Tuesday’s Winter Storm Continues to Dump Snow on South Fork

A winter storm on Tuesday blanketed the South Fork with snow. Christine Sampson photo

UPDATE, 2:30 p.m.: Southampton Town Supervisor Jay Schneiderman declared a state of emergency effective at 1 p.m. in recognition of “the continuing storm’s accumulating heavy wet snow,” which is “creating hazardous driving conditions and significant challenges in clearing all town roads,” according to a news release.

Drivers are asked to limit driving and residents are asked to remove parked cars from roadways so plows can come through more efficiently and effectively, the town said in the release.

According to PSEG Long Island’s service outage map, scattered power outages across the Sag Harbor, North Haven and Bridgehampton areas have left at least 120 households without electricity as of 2:30 p.m.

The Sag Harbor Village Board meeting originally scheduled for Tuesday evening has been rescheduled for Wednesday, March 14, at 6 p.m. in the municipal building meeting room.

ORIGINAL STORY, 10:10 a.m.:

A winter storm warning for southeastern Long Island remains in effect through 6 p.m. Tuesday, with the National Weather Service reporting “localized amounts” of snow of up to 14 inches for parts of Long Island and wind gusts of 35 to 45 mph causing significantly reduced visibility on the roads.

Those conditions have played havoc with regular travel, school days and government functions.

School districts in Sag Harbor, Bridgehampton, East Hampton and others, along with private schools like Ross School and Hayground School, announced closures for Tuesday. Sag Harbor Village offices are closed and its village board meeting canceled for Tuesday night. East Hampton Town office are also closed and its regularly scheduled meetings are also canceled. In Southampton Town, offices and waste transfer stations are closed.

The NWS has also issued a coastal flood advisory in effect until noon on Tuesday. “Shallow flooding is expected in the most vulnerable locations near the waterfront and shoreline,” the NWS said. “Expect around 1 to 2 feet of inundation above ground level in low lying, vulnerable areas. Some roads and low lying property including parking lots, parks, lawns and homes/businesses with basements near the waterfront may experience shallow flooding.”

The storm affected traffic in East Hampton. According to the East Hampton Town Police Department, a downed utility pole has shut down Town Line Road in Wainscott from Wainscott Hollow to Wainscott Main Street.

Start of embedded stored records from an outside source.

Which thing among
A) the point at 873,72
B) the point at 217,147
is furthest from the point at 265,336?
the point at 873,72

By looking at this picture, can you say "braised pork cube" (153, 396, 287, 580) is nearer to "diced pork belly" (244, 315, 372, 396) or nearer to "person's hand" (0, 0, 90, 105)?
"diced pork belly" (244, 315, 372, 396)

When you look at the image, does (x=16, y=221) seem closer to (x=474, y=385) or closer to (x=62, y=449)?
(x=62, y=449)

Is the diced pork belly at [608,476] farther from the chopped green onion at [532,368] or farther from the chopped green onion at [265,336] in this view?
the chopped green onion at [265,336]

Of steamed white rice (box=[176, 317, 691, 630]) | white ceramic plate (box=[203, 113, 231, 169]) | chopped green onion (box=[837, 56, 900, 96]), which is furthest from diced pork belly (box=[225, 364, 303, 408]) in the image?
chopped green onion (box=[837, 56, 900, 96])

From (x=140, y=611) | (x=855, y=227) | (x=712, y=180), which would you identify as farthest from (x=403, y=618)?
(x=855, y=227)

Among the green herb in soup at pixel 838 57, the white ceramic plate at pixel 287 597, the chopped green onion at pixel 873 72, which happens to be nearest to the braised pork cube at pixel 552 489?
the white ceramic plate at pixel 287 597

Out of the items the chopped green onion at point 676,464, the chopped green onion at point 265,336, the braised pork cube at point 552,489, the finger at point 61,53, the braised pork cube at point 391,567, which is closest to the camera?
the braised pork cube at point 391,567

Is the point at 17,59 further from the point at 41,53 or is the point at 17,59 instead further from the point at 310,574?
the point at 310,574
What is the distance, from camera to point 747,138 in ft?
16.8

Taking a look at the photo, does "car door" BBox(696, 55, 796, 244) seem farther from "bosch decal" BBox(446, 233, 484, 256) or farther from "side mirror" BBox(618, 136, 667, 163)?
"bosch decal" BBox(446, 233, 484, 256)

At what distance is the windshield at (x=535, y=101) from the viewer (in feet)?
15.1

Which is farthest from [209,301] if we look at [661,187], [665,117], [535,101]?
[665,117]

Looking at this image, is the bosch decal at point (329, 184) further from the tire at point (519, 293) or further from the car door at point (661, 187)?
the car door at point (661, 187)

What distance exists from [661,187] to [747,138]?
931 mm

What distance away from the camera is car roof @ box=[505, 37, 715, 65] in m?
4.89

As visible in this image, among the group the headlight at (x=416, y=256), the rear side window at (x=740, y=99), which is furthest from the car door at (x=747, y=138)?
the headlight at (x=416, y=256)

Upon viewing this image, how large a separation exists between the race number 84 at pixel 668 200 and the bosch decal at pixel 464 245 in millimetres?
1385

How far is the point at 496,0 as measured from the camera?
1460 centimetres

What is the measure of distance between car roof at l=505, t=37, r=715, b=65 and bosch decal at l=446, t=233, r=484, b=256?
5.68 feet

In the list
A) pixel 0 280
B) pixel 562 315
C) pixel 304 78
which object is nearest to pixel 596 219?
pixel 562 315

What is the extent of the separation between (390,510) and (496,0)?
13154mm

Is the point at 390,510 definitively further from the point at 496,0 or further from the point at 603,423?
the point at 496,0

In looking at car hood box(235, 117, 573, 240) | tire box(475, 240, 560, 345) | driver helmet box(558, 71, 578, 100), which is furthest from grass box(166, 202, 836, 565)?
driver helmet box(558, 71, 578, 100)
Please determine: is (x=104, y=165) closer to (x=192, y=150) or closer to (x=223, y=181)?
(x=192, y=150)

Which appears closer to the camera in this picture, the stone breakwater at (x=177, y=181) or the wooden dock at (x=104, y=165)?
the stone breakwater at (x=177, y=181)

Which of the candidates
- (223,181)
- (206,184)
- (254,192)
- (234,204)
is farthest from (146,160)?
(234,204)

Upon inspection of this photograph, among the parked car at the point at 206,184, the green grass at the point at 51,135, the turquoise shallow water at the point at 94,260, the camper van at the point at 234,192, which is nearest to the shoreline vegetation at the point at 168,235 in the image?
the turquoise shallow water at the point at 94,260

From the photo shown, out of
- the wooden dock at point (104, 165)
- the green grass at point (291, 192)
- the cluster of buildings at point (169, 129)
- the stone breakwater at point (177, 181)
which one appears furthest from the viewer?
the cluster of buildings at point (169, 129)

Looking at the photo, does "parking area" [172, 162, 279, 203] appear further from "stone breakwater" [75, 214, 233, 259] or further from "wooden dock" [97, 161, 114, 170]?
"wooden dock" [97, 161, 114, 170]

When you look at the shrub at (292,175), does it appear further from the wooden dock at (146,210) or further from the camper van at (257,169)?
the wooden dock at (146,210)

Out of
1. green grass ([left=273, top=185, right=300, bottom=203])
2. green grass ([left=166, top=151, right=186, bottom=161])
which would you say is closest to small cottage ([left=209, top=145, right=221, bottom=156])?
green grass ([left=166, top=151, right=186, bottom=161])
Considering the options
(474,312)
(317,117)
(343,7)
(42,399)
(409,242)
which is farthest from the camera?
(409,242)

According to PSEG Long Island’s map of power outages, only a handful of outages affected customers in Sagaponack, Wainscott and East Hampton south of the highway as of 9:15 a.m.

However, Sag Harbor Police Chief Austin J. McGuire said “all [is] good in the village.”

In the village, Mayor Sandra Schroeder declared a snow emergency effective 9 a.m., which means parking is prohibited on village streets.

Dee Yardley, the village’s superintendent of public works, said the entirety of Sag Harbor’s 26 miles of roads were plowed in two hours earlier this morning, and the crew will be going out again in a little while for another pass. He did not have the roads pre-treated for ice buildup because rain was predicted before the snow, and it would have washed away anything put down on the roads.

“It’s basically a slushy mess due to temperatures that just aren’t high enough,” Mr. Yardley said. “We do have a sand-salt mix in the trucks if needed. But it’s just basically plow it off right now. That’s all you can do. We’ll go out again so that water can get down to the gutters and drain.”

Overall, he observed that “it doesn’t look to be as bad as they said it was going to be. It will be more of a liquid, rainy mess when it stops.”